Die aktuellen Emissionszahlen aus Großbritannien setzen ein deutliches Signal: Die Emissionen aus häuslicher Verbrennung sind erneut gesunken. Nach den jüngsten Daten des Department for Environment, Food & Rural Affairs ging der Ausstoß von Partikelemissionen im vergangenen Jahr spürbar zurück, stärker als im nationalen Durchschnitt.
Diese Entwicklung steht im Zusammenhang mit einer konsequenten regulatorischen Weiterentwicklung und der breiten Einführung moderner, Ecodesign-konformer Feuerstätten. Der fortschreitende Austausch älterer Anlagen sowie technische Innovationen bei Verbrennungsführung und Emissionsminderung zeigen messbare Effekte im Emissionsinventar.
Für die Initiative #ofenzukunft ist dieser Befund von grundsätzlicher Bedeutung. Sprecher Robert Mülleneisen sieht darin einen klaren Hinweis darauf, dass Modernisierungspolitik funktioniert. „Die Zahlen aus Großbritannien belegen, dass eine systematische Weiterentwicklung des Anlagenbestands wirkt“, erklärt Mülleneisen. „Auch in Deutschland müssen wir den Bestand an älteren Feuerstätten im Sinne der Luftreinhaltung modernisieren.“
Aus seiner Sicht könnte eine sachgerechte und technologieoffene Überarbeitung der Erste Verordnung zur Durchführung des Bundes-Immissionsschutzgesetzes (1. BImSchV) einen vergleichbaren Modernisierungsschub auslösen. Der vorhandene Gerätebestand sei nach wie vor groß, viele Anlagen entsprächen nicht dem heutigen Stand der Technik. „Das Bundesumweltministerium muss hier endlich tätig werden“, so Mülleneisen weiter. „Kundinnen und Kunden sowie das Handwerk warten seit Jahren auf klare, verlässliche und rechtssichere Rahmenbedingungen.“
Die Branche verfügt über leistungsfähige, emissionsarme Technologien. Moderne Einzelraumfeuerstätten arbeiten deutlich effizienter und sauberer als frühere Generationen.

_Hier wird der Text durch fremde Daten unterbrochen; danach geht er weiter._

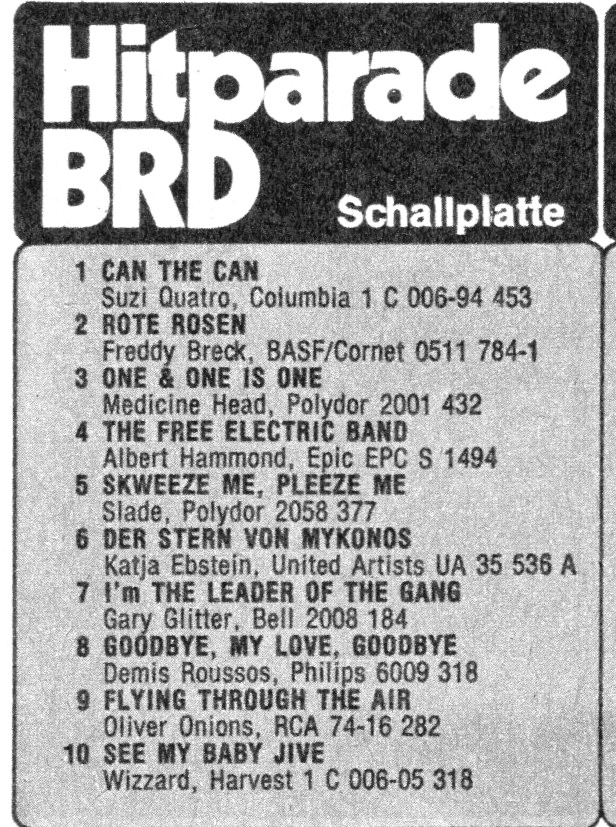 Hitparade BRD Schallplatte

1 CAN THE CAN
Suzi Quatro, Columbia 1 C 006-94 453
2 ROTE ROSEN
Freddy Breck, BASF/Cornet 0511 784-1
3 ONE & ONE IS ONE
Medicine Head, Polydor 2001 432
4 THE FREE ELECTRIC BAND
Albert Hammond, Epic EPC S 1494
5 SKWEEZE ME, PLEEZE ME
Slade, Polydor 2058 377
6 DER STERN VON MYKONOS
Katja Ebstein, United Artists UA 35 536 A
7 I'm THE LEADER OF THE GANG
Gary Glitter, Bell 2008 184
8 GOODBYE, MY LOVE, GOODBYE
Demis Roussos, Philips 6009 318
9 FLYING THROUGH THE AIR
Oliver Onions, RCA 74-16 282
10 SEE MY BABY JIVE
Wizzard, Harvest 1 C 006-05 318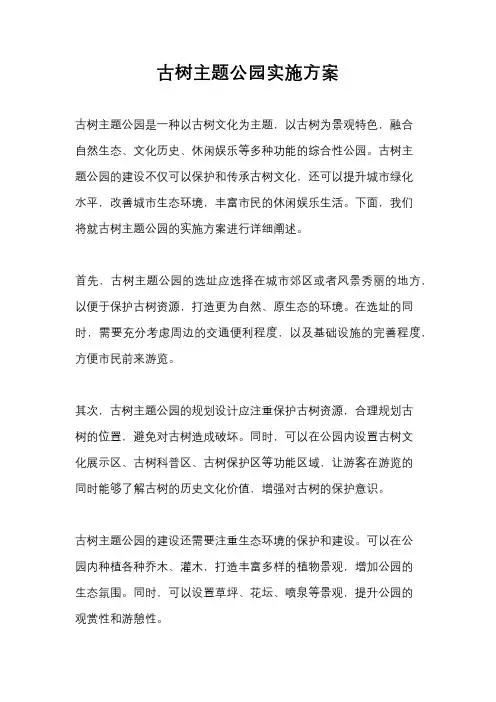 古树主题公园实施方案

古树主题公园是一种以古树文化为主题，以古树为景观特色，融合自然生态、文化历史、休闲娱乐等多种功能的综合性公园。古树主题公园的建设不仅可以保护和传承古树文化，还可以提升城市绿化水平，改善城市生态环境，丰富市民的休闲娱乐生活。下面，我们将就古树主题公园的实施方案进行详细阐述。

首先，古树主题公园的选址应选择在城市郊区或者风景秀丽的地方，以便于保护古树资源，打造更为自然、原生态的环境。在选址的同时，需要充分考虑周边的交通便利程度，以及基础设施的完善程度，方便市民前来游览。

其次，古树主题公园的规划设计应注重保护古树资源，合理规划古树的位置，避免对古树造成破坏。同时，可以在公园内设置古树文化展示区、古树科普区、古树保护区等功能区域，让游客在游览的同时能够了解古树的历史文化价值，增强对古树的保护意识。

古树主题公园的建设还需要注重生态环境的保护和建设。可以在公园内种植各种乔木、灌木，打造丰富多样的植物景观，增加公园的生态氛围。同时，可以设置草坪、花坛、喷泉等景观，提升公园的观赏性和游憩性。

Der Innovationspfad ist intakt und entwickelt sich kontinuierlich weiter.
Die britischen Emissionsdaten liefern damit nicht nur eine statistische Momentaufnahme, sondern auch einen politischen Impuls: Wo Modernisierung planbar gestaltet wird, entstehen messbare Verbesserungen für die Luftqualität. Für Deutschland eröffnet eine zeitgemäße Weiterentwicklung der 1. BImSchV die Chance, diesen Weg konsequent zu beschreiten.